Facebook está ferindo direitos humanos na Índia, afirmam ativistas

Por Redação | em 08.01.2016 às 10h19

Free Basics do Facebook na India

Quando Mark Zuckerberg anunciou que o Facebook estava trabalhando em uma iniciativa que levaria acesso gratuito à Internet a regiões remotas e pobres do planeta, o que se ouviu foram vários gritos de júbilo e agradecimento. Agora que o Free Basics é uma realidade, o que se vê são pessoas irritadas e receosas com o serviço. 

Nesta semana, por exemplo, a rede social mais popular do mundo foi alvo de duras críticas vindas de vários grupos que lutam pelos direitos dos usuários na Internet na Índia. Lá, o Facebook já está atuando em regiões rurais carentes de infraestrutura de comunicação, oferecendo acesso à rede social e um número limitado de serviços considerados pela companhia como "essenciais" para a população. 

E é justamente essa limitação que vem irritando tais grupos, que numa carta aberta alegam que a norte-americana está infringindo os princípios de neutralidade de rede por oferecer apenas um "acesso parcial à internet". A frustração acontece sobretudo por ninguém acreditar que o Facebook é tão bom samaritano a ponto de oferecer algo gratuito a troco de nada. "O Facebook deveria oferecer acesso rentável à toda a internet para todos e não apenas aos serviços que ele e seus parceiros consideram aceitáveis", diz a carta. 

O debate vem se arrastando há pelo menos dois meses. De um lado, os ativistas utilizam argumentos como o da neutralidade de rede e que o acesso à Internet agora deve ser tratado como um direito humano. Do outro, o Facebook se defende afirmando que a maioria dos indianos quer, sim, o serviço e ele pode coexistir com a neutralidade de rede. 
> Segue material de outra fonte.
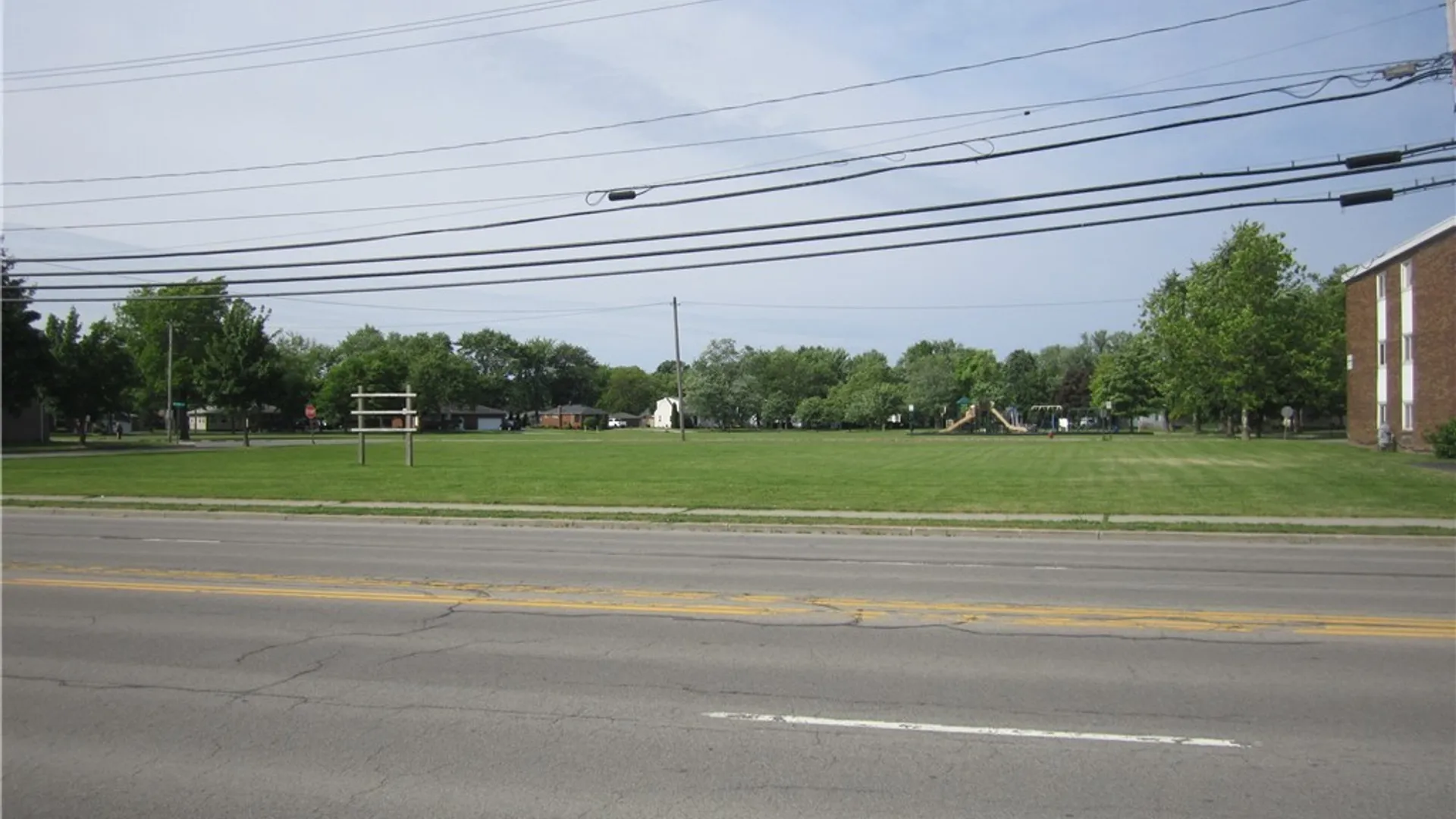 Property at VL Military Road, Niagara, NY 14304 8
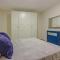 Seguro Spacious apartment with roomy terrace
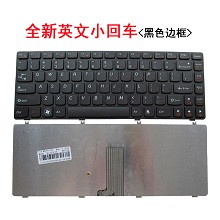 全新Lenovo联想Y470 Y470A y471 Y470P Y471P Y471A Y470N 键盘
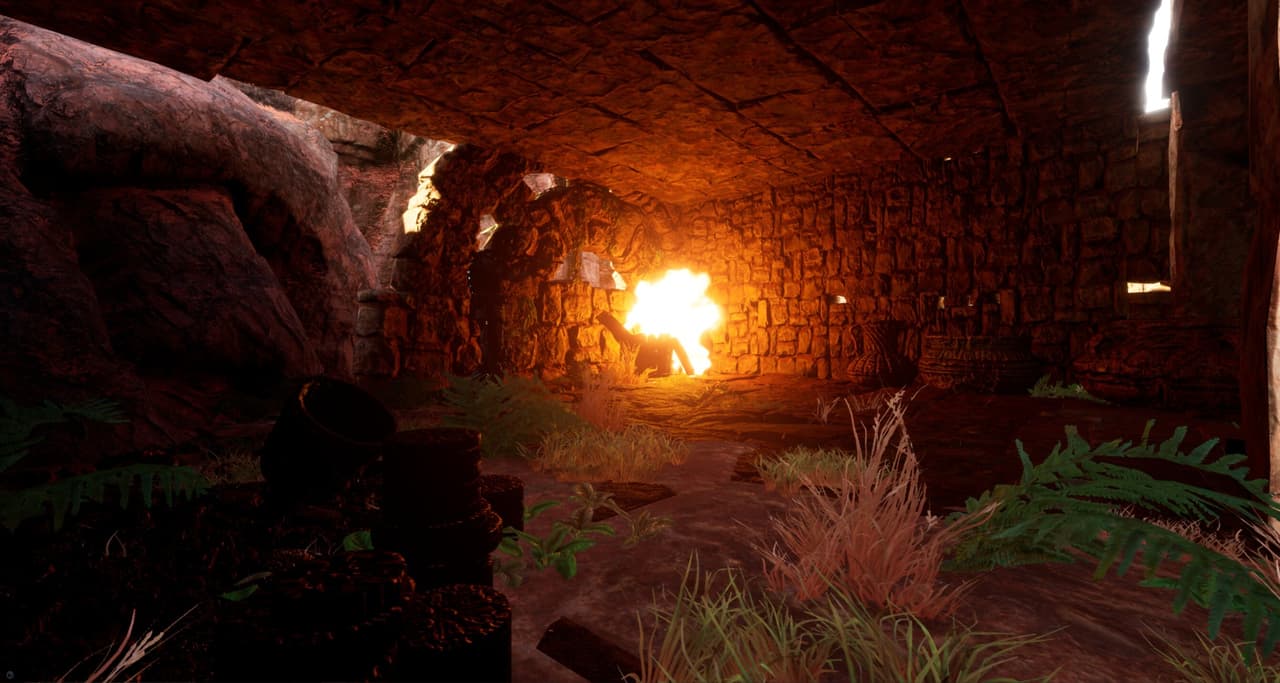 Revenge of the Redback Beta screenshot 3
"Quem não está conectado quer oportunidades baratas e inovadoras para estarem online", afirmou um porta-voz do Facebook nesta quinta-feira (7). "Reguladoras de todo o mundo já analisaram essa questão e concluíram que esses tipos de programa [como o Free Basics] podem coexistir ao lado das regras de neutralidade de rede", completa.